All the studies indicate that controlling global warming requires action on all fossil fuels, not just coal. This point was forcefully made by India and ultimately supported by nearly 80 countries, including the US and EU. But Russia and Saudi Arabia vehemently opposed the inclusion of oil and gas, and therefore it was not included in the final decision. Nevertheless, Sharm El-Sheikh has set in motion the need to phase out all fossil fuels, and it is a matter of time before this is accepted in a future COP.

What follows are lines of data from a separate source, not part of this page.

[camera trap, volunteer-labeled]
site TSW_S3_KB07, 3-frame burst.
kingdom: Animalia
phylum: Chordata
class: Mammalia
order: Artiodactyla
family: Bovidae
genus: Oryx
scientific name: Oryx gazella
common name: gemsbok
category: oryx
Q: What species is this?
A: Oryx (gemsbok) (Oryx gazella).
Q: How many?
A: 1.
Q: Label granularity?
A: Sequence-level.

Upending developed vs developing
The negotiations around loss and damage also unravelled the traditional classification of developed and developing countries, as outlined in the 1992 convention. The question of who should pay for loss and damage brought focus to China, the largest current emitter and second-largest historical emitter of GHGs.
China prefers to be called a developing country in the climate negotiations, which was questioned by many countries. The same applied to newly wealthy countries like Saudi Arabia, South Korea and Singapore.
Developed countries always wanted to upend the classification. At COP27, they got the support of many small island states and LDCs to do so. While the final text has not clearly mentioned the larger role of emerging economies, it is pretty clear that from now on, countries like China will find it challenging to avoid greater responsibility for the climate crisis. There will also be pressure on India to contribute more, as it is traditionally bracketed with China at the UNFCCC.
Implementation through a just transition
Just transition, the socio-economic impact of phasing down fossil fuels, has emerged as an important agenda at COP27. Mid-way through the COP, a $20 billion deal was struck between Indonesia and G7 countries at the G20 meeting in Bali to phase down coal use in Indonesia in a just manner.
Called Just Energy Transition Partnership (JET-P), a similar deal worth $8.5 billion was signed between South Africa and G7 last year. A JET-P deal was offered to India, which it rightly postponed for future negotiations.
Overall, the outcome of COP27 is not so much in words as it is in the direction the international negotiations are moving in. For India, it is important to recognise these decisive shifts and develop a negotiating strategy that is good for the country and the planet. India did quite well at Sharm El-Sheikh by proposing the phasing down of all fossils, supporting developing countries on loss and damage, and releasing its Long-Term Low Emission Development Strategy. Now is the time for the country to relook at its negotiating position that will advance the development and climate agenda together.